■ PROBLEM DETAILS
Using the listing below, show all lines that hold the word "California".
————————
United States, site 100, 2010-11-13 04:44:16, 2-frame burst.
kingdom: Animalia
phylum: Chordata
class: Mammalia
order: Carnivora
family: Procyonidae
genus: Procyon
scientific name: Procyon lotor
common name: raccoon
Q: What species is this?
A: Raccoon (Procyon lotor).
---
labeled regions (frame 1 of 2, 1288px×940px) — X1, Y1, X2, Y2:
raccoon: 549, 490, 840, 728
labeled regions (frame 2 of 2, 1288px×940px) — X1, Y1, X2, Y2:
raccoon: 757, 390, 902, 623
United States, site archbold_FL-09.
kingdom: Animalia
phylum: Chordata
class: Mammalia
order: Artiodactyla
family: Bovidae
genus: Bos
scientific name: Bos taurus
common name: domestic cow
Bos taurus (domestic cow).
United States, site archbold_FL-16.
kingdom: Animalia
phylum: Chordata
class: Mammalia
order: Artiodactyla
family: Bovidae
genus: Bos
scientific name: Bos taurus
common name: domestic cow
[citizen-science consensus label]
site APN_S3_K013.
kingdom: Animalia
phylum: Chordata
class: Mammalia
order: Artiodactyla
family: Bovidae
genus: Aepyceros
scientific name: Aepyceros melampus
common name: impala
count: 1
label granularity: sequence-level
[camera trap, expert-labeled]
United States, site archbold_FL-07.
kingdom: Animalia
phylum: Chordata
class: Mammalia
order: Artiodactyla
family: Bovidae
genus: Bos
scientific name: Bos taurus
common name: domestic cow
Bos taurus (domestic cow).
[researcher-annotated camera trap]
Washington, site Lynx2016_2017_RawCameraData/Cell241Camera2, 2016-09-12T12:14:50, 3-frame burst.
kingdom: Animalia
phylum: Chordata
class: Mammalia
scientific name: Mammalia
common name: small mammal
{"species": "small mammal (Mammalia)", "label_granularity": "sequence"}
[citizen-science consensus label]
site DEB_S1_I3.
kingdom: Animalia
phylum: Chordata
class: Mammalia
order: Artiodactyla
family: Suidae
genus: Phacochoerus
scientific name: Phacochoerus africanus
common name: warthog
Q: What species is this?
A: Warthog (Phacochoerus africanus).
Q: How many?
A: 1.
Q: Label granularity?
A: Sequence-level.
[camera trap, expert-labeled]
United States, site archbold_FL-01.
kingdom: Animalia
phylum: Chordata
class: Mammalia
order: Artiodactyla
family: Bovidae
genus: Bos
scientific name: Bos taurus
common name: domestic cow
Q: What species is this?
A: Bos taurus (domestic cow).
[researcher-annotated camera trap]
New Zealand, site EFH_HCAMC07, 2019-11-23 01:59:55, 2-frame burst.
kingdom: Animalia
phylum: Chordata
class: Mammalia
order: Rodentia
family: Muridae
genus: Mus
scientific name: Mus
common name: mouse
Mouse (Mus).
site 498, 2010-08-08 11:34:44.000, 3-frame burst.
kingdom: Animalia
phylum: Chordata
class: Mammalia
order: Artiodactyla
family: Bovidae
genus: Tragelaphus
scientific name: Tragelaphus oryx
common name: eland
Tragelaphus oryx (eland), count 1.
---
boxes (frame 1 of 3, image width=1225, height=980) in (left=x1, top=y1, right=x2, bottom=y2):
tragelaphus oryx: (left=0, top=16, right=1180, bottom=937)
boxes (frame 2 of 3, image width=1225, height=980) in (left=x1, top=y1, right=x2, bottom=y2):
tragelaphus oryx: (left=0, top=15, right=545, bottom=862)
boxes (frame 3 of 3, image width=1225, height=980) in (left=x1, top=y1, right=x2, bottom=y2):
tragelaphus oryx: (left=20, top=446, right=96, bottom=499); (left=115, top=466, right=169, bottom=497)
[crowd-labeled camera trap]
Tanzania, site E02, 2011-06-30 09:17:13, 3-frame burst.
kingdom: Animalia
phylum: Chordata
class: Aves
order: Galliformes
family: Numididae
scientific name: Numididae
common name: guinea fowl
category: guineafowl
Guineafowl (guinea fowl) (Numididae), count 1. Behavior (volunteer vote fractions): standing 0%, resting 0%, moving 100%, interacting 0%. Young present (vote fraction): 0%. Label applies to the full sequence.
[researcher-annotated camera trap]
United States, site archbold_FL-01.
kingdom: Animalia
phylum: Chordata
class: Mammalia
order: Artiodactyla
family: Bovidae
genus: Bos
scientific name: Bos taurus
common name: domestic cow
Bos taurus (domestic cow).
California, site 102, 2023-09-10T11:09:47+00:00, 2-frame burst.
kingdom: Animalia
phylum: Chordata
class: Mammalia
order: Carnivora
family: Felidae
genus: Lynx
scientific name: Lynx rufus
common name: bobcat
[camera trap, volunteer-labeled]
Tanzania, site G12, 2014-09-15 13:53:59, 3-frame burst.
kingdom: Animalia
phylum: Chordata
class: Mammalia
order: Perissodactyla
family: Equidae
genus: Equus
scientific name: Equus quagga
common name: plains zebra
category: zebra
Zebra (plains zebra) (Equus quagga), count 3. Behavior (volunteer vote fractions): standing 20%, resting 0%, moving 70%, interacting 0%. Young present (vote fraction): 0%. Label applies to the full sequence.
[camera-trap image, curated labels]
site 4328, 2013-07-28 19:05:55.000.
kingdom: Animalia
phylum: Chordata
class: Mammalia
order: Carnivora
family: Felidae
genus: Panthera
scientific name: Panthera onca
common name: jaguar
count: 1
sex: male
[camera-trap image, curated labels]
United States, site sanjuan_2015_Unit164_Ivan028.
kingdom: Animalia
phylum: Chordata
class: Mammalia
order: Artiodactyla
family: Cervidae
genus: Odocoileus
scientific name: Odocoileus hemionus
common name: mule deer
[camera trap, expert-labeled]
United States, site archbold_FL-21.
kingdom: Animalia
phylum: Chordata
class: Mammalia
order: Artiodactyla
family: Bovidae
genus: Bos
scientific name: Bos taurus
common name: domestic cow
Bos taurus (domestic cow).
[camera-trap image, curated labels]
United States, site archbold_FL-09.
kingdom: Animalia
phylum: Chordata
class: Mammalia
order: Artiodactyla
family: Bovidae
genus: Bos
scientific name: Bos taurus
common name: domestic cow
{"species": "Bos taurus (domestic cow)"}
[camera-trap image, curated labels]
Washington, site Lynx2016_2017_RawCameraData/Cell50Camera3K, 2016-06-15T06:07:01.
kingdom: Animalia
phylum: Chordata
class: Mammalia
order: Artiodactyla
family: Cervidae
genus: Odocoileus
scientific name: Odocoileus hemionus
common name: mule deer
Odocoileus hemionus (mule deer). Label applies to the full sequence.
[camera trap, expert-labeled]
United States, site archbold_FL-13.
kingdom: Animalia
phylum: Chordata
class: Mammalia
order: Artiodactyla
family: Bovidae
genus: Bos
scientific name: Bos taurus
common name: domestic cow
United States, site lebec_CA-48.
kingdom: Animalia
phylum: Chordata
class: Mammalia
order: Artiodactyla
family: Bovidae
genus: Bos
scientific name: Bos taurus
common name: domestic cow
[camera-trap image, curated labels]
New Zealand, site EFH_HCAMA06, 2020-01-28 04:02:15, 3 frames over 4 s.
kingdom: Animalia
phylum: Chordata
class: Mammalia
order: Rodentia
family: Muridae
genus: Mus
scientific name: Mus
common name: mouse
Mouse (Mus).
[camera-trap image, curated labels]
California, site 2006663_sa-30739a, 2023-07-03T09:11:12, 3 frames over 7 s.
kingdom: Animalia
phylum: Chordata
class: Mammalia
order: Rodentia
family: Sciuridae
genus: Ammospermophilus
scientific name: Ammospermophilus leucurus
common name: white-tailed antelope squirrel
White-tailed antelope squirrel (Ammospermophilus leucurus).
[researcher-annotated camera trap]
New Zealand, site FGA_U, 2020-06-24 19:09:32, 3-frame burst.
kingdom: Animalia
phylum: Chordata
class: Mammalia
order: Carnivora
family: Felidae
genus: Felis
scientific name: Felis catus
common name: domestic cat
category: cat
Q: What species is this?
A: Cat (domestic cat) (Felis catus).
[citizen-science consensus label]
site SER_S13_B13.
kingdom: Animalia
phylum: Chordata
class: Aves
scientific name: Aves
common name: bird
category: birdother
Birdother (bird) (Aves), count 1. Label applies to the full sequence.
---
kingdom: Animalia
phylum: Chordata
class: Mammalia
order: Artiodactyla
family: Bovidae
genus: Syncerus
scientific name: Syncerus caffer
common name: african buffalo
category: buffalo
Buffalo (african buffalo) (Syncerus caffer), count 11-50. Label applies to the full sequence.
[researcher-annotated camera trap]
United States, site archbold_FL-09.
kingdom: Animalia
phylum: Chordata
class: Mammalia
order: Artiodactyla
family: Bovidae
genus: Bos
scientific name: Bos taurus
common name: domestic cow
————————
■ SOLUTION
California, site 102, 2023-09-10T11:09:47+00:00, 2-frame burst.
California, site 2006663_sa-30739a, 2023-07-03T09:11:12, 3 frames over 7 s.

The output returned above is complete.